Is there a right way to use fossil fuels?

eid2g-02Paul Brown for The Climate News Network and reported in the Guardian gives us a different view on how fossil fuels should – or shouldn’t – be used.

When will we stop wasting fossil fuels by burning them?

Coal, gas and oil are used to make all sorts of everyday objects, but how we will make those things when fossil fuels run out?

The penny had to drop eventually – fossil fuels like coal might be more valuable if they were used to make medicines, chemicals and fertilisers rather than wasted by being burned.

While we know that fossil fuels are used to make all sorts of everyday objects such as plastics, carbon fibre, soap, aspirins, solvents and dyes, it has never occurred to most of us how we will make these things when the coal, gas and oil run out

To help concentrate minds on the potential waste of resources, the World Futures Council based in Munich, has attempted for the first time to put an economic price on burning fossil fuels rather than saving them for more “useful” applications.

The WFC’s Matthias Kroll claims the loss of this important natural resource runs into trillions of dollars a year but does not appear in economic calculations of the costs of generating energyIt should particularly be factored into the cost comparisons between renewables and fossil fuels otherwise a false impression is created, he argues.

Kroll’s report and his calculations in the rarified field of economics may seem difficult to grasp but he backs them up with figures about the volume of fossil fuels used for industry in a sophisticated economy – in this case, Germany.

Surprisingly, 13.5% of the crude oil in the country is not burned for energy but used to manufacture other products like chemicals. For natural gas it is 4.1% and hard coal 0.7%. Even that small percentage for coal is still 10,318 tonnes.

Although Kroll concedes that Germany, because it is an advanced country, uses a higher proportion of fossil fuels in manufacturing than most, he argues that developing countries will need these resources later for their own industries.

His point is that it is possible to protect the use of increasingly valuable fossil raw materials for the future by substituting these materials with renewables and we should take that into account when working out the full cost of energy production.

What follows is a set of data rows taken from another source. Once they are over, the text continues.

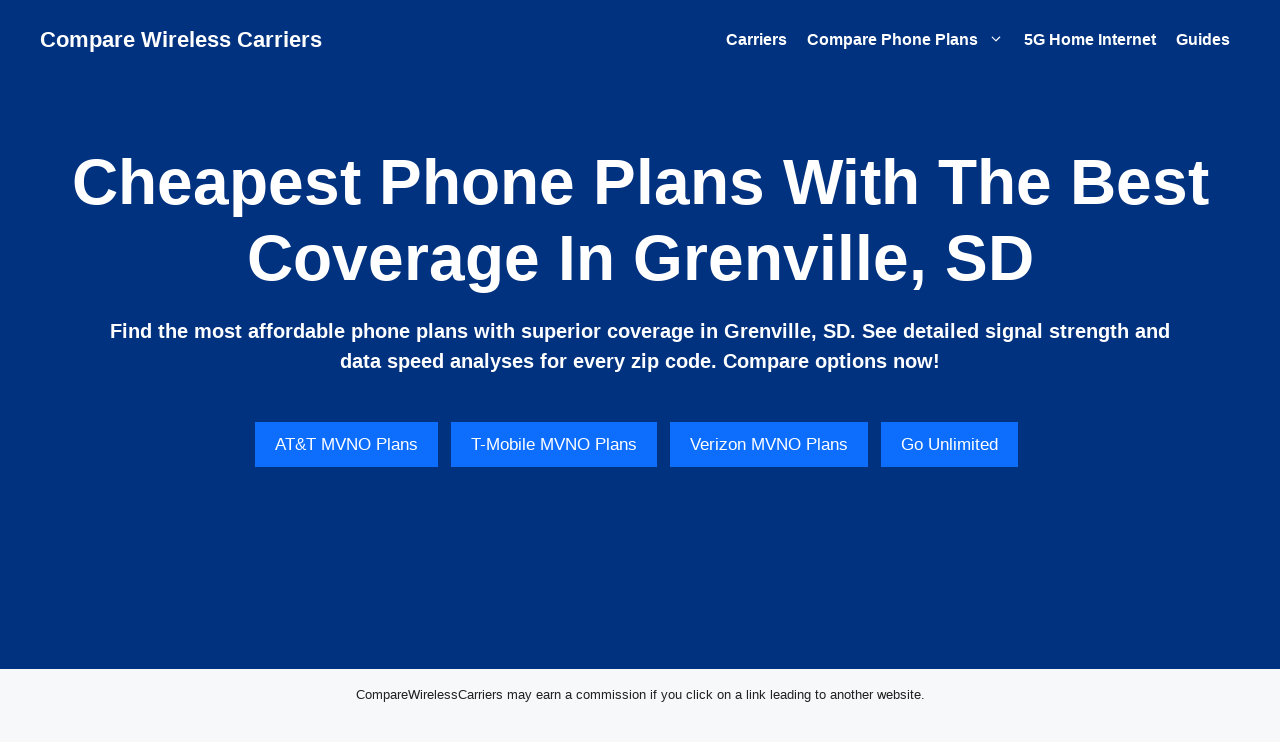

--- FILE ---
content_type: text/html; charset=utf-8
request_url: https://www.google.com/recaptcha/api2/aframe
body_size: 266
content:
<!DOCTYPE HTML><html><head><meta http-equiv="content-type" content="text/html; charset=UTF-8"></head><body><script nonce="Xx3bT6quDvZddFMl2zyQpw">/** Anti-fraud and anti-abuse applications only. See google.com/recaptcha */ try{var clients={'sodar':'https://pagead2.googlesyndication.com/pagead/sodar?'};window.addEventListener("message",function(a){try{if(a.source===window.parent){var b=JSON.parse(a.data);var c=clients[b['id']];if(c){var d=document.createElement('img');d.src=c+b['params']+'&rc='+(localStorage.getItem("rc::a")?sessionStorage.getItem("rc::b"):"");window.document.body.appendChild(d);sessionStorage.setItem("rc::e",parseInt(sessionStorage.getItem("rc::e")||0)+1);localStorage.setItem("rc::h",'1769006897698');}}}catch(b){}});window.parent.postMessage("_grecaptcha_ready", "*");}catch(b){}</script></body></html>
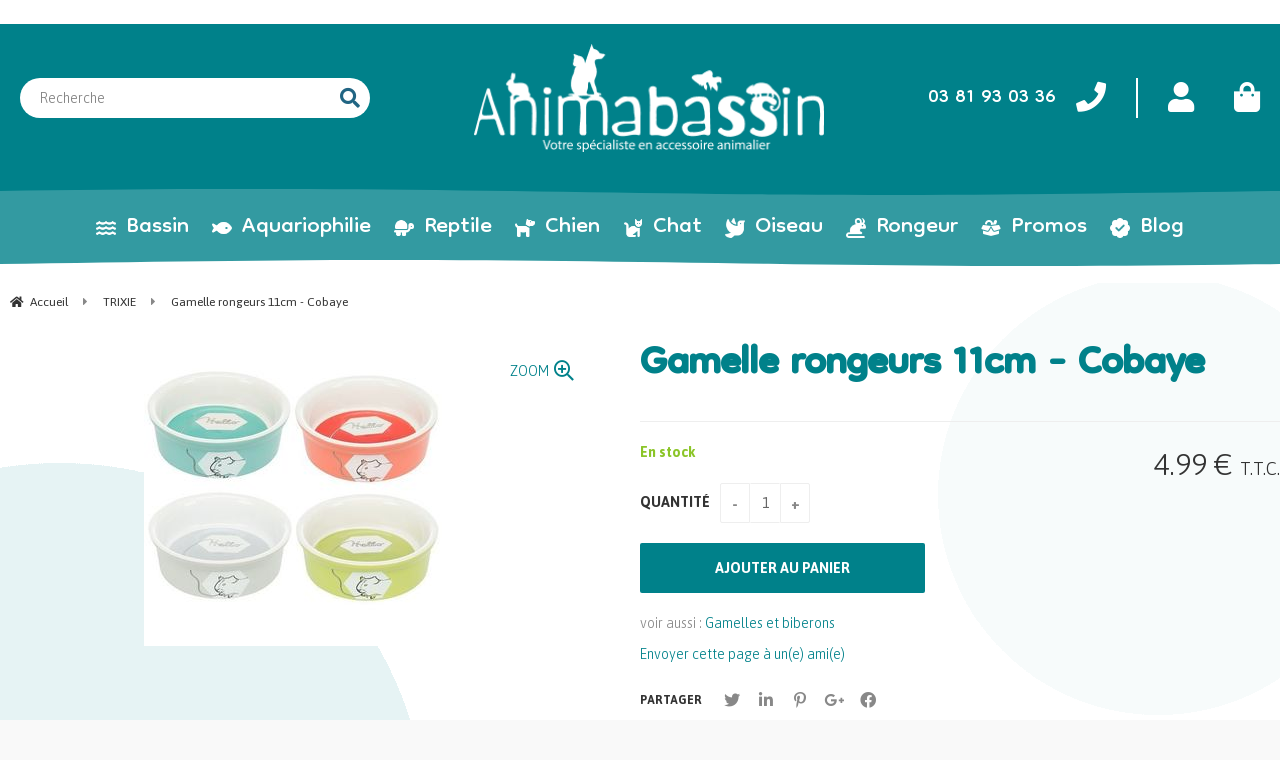

--- FILE ---
content_type: text/html; charset=utf-8
request_url: https://www.google.com/recaptcha/api2/aframe
body_size: 120
content:
<!DOCTYPE HTML><html><head><meta http-equiv="content-type" content="text/html; charset=UTF-8"></head><body><script nonce="Sp_PQ49VB3u8KXUfVo3ISw">/** Anti-fraud and anti-abuse applications only. See google.com/recaptcha */ try{var clients={'sodar':'https://pagead2.googlesyndication.com/pagead/sodar?'};window.addEventListener("message",function(a){try{if(a.source===window.parent){var b=JSON.parse(a.data);var c=clients[b['id']];if(c){var d=document.createElement('img');d.src=c+b['params']+'&rc='+(localStorage.getItem("rc::a")?sessionStorage.getItem("rc::b"):"");window.document.body.appendChild(d);sessionStorage.setItem("rc::e",parseInt(sessionStorage.getItem("rc::e")||0)+1);localStorage.setItem("rc::h",'1769056897707');}}}catch(b){}});window.parent.postMessage("_grecaptcha_ready", "*");}catch(b){}</script></body></html>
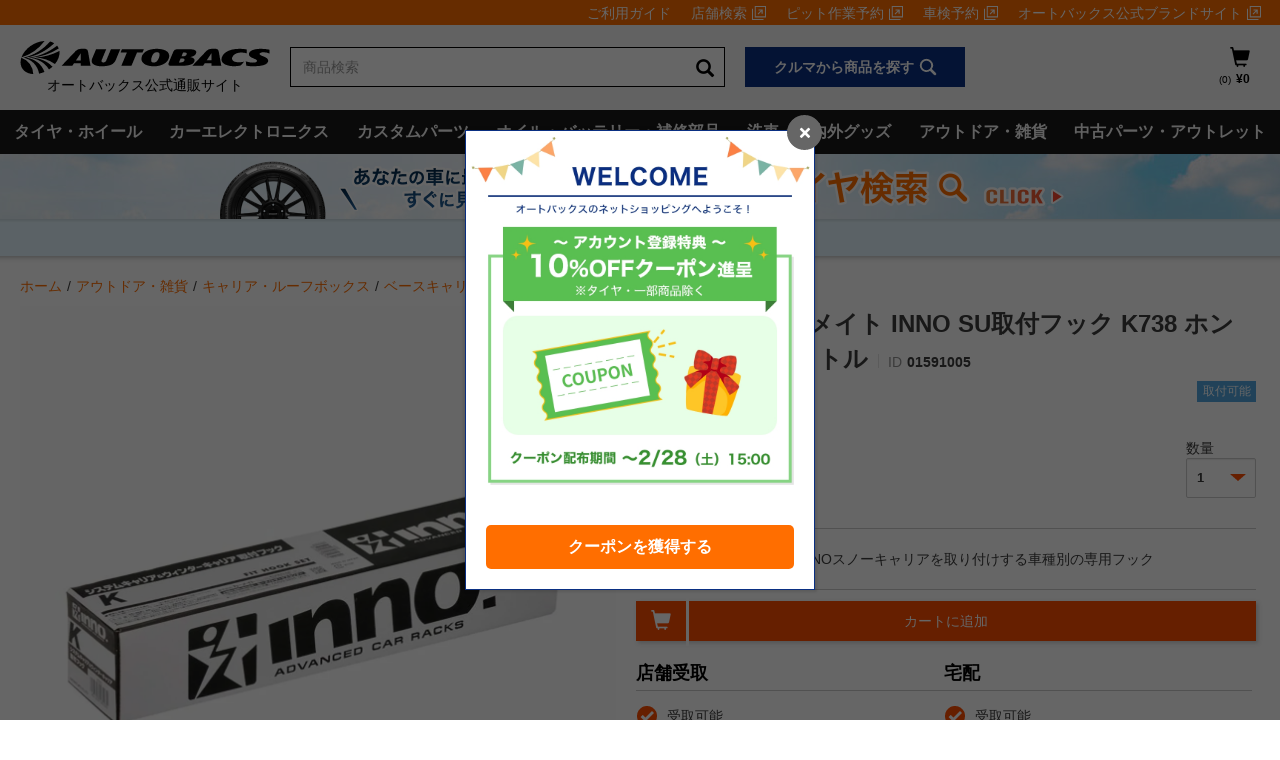

--- FILE ---
content_type: image/svg+xml
request_url: https://shop.autobacs.com/medias/?context=bWFzdGVyfGltYWdlc3wxMzQ0fGltYWdlL3N2Zyt4bWx8YUdNeEwyaGhNaTg0T1RjeE56QTNNekU0TXpBeXwxODFkOWU0ZGYzMGRiNDIxNTExODM0OTFmM2ZkMzQyNGYxNGQ2MjM3OWU2MjFkOGQzMDAzMjZkZWI1ODRiZGRk
body_size: 1344
content:
<?xml version="1.0" encoding="utf-8"?>
<!-- Generator: Adobe Illustrator 24.2.1, SVG Export Plug-In . SVG Version: 6.00 Build 0)  -->
<svg version="1.1" xmlns="http://www.w3.org/2000/svg" xmlns:xlink="http://www.w3.org/1999/xlink" x="0px" y="0px"
	 viewBox="0 0 283.46 283.46" style="enable-background:new 0 0 283.46 283.46;" xml:space="preserve">
<style type="text/css">
	.matching-img-svg{fill:#000;}
	@media screen and (max-width: 29px){
    	.matching-img-svg{fill: #fff}
    
    }
</style>
<g id="アイコン">
	<path class="matching-img-svg" d="M240.06,59.9l-19.9,19.9l-4.56-4.56c-3.85-3.85-8.96-5.97-14.4-5.97c-5.44,0-10.56,2.12-14.4,5.97l-21.82,21.82
		l-36.35-36.35l-93.73,93.73l7.49,7.49l-21.12,21.12l22.15,22.15l21.12-21.12l39.48,39.48l93.73-93.73l-10.63-10.63l14.08-14.08
		l4.56,4.56c7.94,7.94,20.87,7.94,28.81,0l27.65-27.65L240.06,59.9z M43.41,191.13l-8.07-8.07L48.2,170.2l8.07,8.07L43.41,191.13z
		 M116.65,186.49L70.76,140.6l4.61-4.61l45.89,45.89L116.65,186.49z M136.35,166.79L90.46,120.9l4.61-4.61l45.89,45.89
		L136.35,166.79z M156.05,147.09l-45.89-45.89l4.61-4.61l45.89,45.89L156.05,147.09z M227.52,102.65c-4.06,4.06-10.67,4.06-14.73,0
		l-11.6-11.6l-19.9,19.9l-8.07-8.07l20.61-20.61c1.97-1.97,4.58-3.05,7.36-3.05s5.4,1.08,7.36,3.05l11.6,11.6l19.9-19.9l8.07,8.07
		L227.52,102.65z"/>
</g>
<g id="テキスト">
</g>
</svg>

On his calculations when we burn fossil fuels rather than save them for more useful purposes we are incurring a loss worldwide of between $8.8bn and $9.3bn dollars a day.

It may be possible to argue with some of the report’s findings on costs. For example, sulphur is often extracted from oil before refining and would simply be a waste if not used for fertilisers. On the other hand many of the uses of fossil fuels are the primary reason for taking them out of the ground and as a raw material they already are more valuable than as diesel in the back of a lorry.

There will also be those who say fossil fuel reserves, particularly of coal, are so vast we can use them for whatever purpose we like. It is the same sort of argument that says we should not worry about the effect of climate change on future generations.

One thought on “Is there a right way to use fossil fuels?

  1. I’d have to see the calculations, but I am skeptical. In theory (according to Hotelling, writing decades ago) If there is a higher-value use for a finite resource, owners of that resource will withhold putting it on the market until the price is bid up accordingly. However, Hotelling’s model resource owner was somebody sitting on, effectively, a pile of gold already mined. Add in complications like the investment cycle, large labour forces that don’t take well to being laid off, and things get a bit more complicated. In the case of offshore oil, where the extraction and transport infrastructure has a limited life because of the harsh environment in which it operates, owners of resources already tapped don’t have the luxury of holding back on output, at least not for long.

    In both Hotelling’s world and the actual one, though, the rate of interest matters. Future profits are discounted. In that regard, private owners of fossil-fuel resources are behaving rationally. The value of future non-energy uses in the future is still too distant, and the chance that substitutes will be found is too great, to merit holding back on production.

    In the particular case of petroleum, it doesn’t make a lot of sense to look at a the 13.5% of a barrel of the crude oil in isolation. Crude is not a homogeneous commodity. While the naphtha that is produced through fractional distillation is useful in making non-energy goods, most of the rest of it (other than bitumen for roads) is not. Prices for naphtha would have to rise by a very large amount before producers think twice about holding back on development or extraction.